もちろん人気ショコラトリーのものではあるんだけれど、ネイビーの包装紙にシルバーのリボンが巻かれたもので、藤田さんの雰囲気にぴったりだと思ったのだけれど…。

女の子らしい可愛さが私にはないんだ。

こんな対象的なチョコ、やっぱり渡せないよ。

悲しい気持ちでいっぱいになっていると、山崎さんが

「北河ちゃん?気分悪い?大丈夫?」

と心配してくれる。

「すいません。何でもないんです。そろそろ3時ですし、皆さんにチョコ配りましょうか。」

無理に笑ってごまかした。

「そうね。
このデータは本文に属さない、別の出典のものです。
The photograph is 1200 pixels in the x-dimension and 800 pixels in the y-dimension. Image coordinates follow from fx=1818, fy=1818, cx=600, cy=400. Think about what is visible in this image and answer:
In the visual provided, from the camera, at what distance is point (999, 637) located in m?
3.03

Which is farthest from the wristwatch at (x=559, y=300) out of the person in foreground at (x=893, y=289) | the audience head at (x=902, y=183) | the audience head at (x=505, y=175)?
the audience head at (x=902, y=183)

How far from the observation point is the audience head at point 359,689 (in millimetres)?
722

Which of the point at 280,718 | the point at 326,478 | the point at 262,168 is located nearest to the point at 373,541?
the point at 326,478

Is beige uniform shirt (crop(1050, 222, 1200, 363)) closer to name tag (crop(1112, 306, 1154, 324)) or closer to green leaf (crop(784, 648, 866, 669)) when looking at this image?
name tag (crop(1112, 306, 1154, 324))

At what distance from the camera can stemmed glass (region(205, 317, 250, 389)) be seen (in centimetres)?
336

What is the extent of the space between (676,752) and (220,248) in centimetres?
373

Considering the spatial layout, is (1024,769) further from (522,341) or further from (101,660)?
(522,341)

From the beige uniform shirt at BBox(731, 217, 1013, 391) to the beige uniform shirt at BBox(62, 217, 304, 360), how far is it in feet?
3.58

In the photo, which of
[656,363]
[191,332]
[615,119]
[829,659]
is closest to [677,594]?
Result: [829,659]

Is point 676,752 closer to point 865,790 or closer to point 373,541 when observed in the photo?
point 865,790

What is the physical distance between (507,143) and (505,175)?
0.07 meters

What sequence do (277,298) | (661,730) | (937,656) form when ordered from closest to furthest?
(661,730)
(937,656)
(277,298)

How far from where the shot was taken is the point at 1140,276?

でも本当に体調悪ければいつでも言うのよ?」

そう言って小林さんや、他のパートの女子に集まるよう声をかけに言ってくれた。




「皆さーん。お仕事お疲れ様です。今年も女子から、ささやかながらチョコのおすそわけでーす!」

山崎さんが大きな声で言って、女子達で手分けして配っていく。

席にいない人にはメモと共に机に置いていく。

皆笑顔で受け取ってくれて、ありがとう。と言ってくれる。